* Supplied information *
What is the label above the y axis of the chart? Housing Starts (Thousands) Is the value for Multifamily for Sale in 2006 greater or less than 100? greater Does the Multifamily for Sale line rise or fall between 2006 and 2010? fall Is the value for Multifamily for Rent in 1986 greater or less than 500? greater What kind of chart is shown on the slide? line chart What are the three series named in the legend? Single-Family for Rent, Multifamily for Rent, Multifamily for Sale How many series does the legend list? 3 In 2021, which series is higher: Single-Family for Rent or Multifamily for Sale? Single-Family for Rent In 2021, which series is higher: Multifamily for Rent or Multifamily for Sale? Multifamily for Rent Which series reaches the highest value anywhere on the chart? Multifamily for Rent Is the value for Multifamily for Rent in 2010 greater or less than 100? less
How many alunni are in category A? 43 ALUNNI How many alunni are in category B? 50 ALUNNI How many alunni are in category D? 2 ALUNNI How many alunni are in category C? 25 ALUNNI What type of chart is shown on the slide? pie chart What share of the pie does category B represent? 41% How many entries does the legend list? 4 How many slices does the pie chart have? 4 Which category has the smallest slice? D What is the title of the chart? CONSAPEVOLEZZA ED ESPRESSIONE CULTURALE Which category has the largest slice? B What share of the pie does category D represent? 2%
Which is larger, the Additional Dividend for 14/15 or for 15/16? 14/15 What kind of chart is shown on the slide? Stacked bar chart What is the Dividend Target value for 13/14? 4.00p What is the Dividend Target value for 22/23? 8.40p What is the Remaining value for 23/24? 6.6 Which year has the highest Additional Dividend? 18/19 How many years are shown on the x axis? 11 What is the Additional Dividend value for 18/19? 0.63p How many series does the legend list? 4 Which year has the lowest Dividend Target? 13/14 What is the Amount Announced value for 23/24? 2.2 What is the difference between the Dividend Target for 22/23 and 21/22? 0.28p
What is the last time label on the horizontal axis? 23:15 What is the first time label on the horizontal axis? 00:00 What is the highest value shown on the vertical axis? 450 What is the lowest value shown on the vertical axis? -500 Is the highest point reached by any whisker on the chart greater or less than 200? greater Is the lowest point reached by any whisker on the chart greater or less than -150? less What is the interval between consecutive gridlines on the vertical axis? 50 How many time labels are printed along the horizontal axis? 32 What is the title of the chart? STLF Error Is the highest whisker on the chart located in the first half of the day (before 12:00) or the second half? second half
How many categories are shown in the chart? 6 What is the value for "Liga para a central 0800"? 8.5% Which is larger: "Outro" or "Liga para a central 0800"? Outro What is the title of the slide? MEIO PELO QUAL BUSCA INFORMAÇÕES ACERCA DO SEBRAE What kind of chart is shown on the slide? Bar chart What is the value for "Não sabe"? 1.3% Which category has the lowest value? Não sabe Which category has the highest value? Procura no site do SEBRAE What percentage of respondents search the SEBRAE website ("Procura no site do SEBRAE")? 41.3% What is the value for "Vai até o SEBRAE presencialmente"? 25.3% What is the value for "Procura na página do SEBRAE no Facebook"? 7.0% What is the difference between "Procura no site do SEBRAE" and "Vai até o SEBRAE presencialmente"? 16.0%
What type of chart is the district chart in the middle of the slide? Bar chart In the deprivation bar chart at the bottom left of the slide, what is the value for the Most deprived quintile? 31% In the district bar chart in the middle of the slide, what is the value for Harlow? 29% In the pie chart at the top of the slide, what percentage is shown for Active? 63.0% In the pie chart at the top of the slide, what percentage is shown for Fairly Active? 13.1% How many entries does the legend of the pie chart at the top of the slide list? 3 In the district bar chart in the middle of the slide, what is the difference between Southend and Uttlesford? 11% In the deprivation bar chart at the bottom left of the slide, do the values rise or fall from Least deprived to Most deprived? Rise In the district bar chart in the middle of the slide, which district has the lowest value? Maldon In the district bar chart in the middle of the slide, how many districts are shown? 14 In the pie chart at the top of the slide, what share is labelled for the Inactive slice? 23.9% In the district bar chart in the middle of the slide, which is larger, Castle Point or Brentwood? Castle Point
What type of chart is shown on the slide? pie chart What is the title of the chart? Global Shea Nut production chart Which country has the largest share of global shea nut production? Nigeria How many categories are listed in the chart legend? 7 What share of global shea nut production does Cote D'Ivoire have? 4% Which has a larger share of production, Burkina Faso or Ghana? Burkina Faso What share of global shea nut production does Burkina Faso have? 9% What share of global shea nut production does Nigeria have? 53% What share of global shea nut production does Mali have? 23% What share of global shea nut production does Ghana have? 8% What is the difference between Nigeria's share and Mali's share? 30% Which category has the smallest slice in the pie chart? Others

* About this exercise *
Tally the lines of the entries above that contain the word "years", and give only that number.

* Solution for this problem *
1